FLOW A — Routine, Low-Complexity Cases

This example involves one prosecutable case. This is still one case.


Example: a straightforward prosecution under settled law with uncontested evidence.


• Complexity: low.

• Scale: low.

• Handling implication: streamlined prosecution with light supervision.


Built-out handling: junior prosecutors manage the case with minimal supervisory intervention, timelines remain predictable, and litigation risk is low.


FLOW B — Coordinated, Low-Complexity Cases

This example still involves one prosecutable case. This is still one case.


Example: a multi-defendant case under clear statutes requiring coordination across offices.


• Complexity: low.

• Scale: moderate.

• Handling implication: coordinated management without added legal uncertainty.


Built-out handling: supervisory prosecutors coordinate assignments, ensure consistent strategy, and manage dependencies across teams. The distinction from FLOW A is coordination, not complexity.


FLOW C — High-Complexity, Judgment-Driven Cases

This example still involves one prosecutable case. This is still one case.


Example: a case with contested facts, disputed evidence, or novel legal issues.


• Complexity: high.

• Scale: low-to-moderate.

• Handling implication: senior prosecutorial judgment and active risk management.

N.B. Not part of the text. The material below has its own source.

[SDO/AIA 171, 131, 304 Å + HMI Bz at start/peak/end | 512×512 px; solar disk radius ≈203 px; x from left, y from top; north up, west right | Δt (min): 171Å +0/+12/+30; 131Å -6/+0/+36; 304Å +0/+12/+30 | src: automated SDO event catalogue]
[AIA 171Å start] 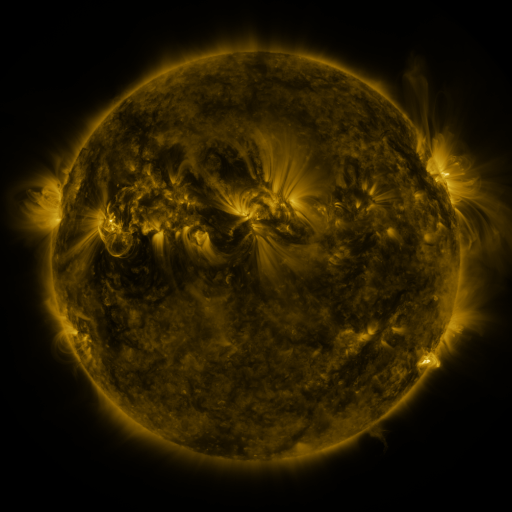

Built-out handling: experienced prosecutors guide strategy, test legal theories, and explicitly manage uncertainty throughout litigation.


FLOW D — System-Level Impact Cases

This example still involves one prosecutable case. This is still one case.


Example: a case with precedent-setting implications or national policy impact.


• Complexity: variable.

• Scale: high.

• Handling implication: senior DOJ governance and enterprise oversight.


Built-out handling: DOJ leadership aligns litigation posture, manages institutional risk, and coordinates across components.


FLOW S — Exceptional Prosecutorial Cases

This example still involves one prosecutable case. This is still one case.


Example: time-sensitive cases requiring immediate prosecutorial action.


• Complexity and scale vary.

• Handling implication: emergency prioritization and executive oversight.

• Key risk: irreversible legal or public harm.


Built-out handling: immediate escalation, rapid filings, and direct leadership involvement.


What Changed After FLOW Classification

• Case complexity became explicit and explainable.

• FLOW A cases moved faster with less overhead.

• FLOW B cases received structured coordination.

• FLOW C cases received appropriate expertise.

• FLOW D cases received senior governance.

• FLOW S cases followed emergency pathways.


Organizational Implications

• Improved workload balance across prosecutors.

• Reduced downstream reassignment and rework.

• Clearer expectations for attorneys.

• More consistent litigation outcomes.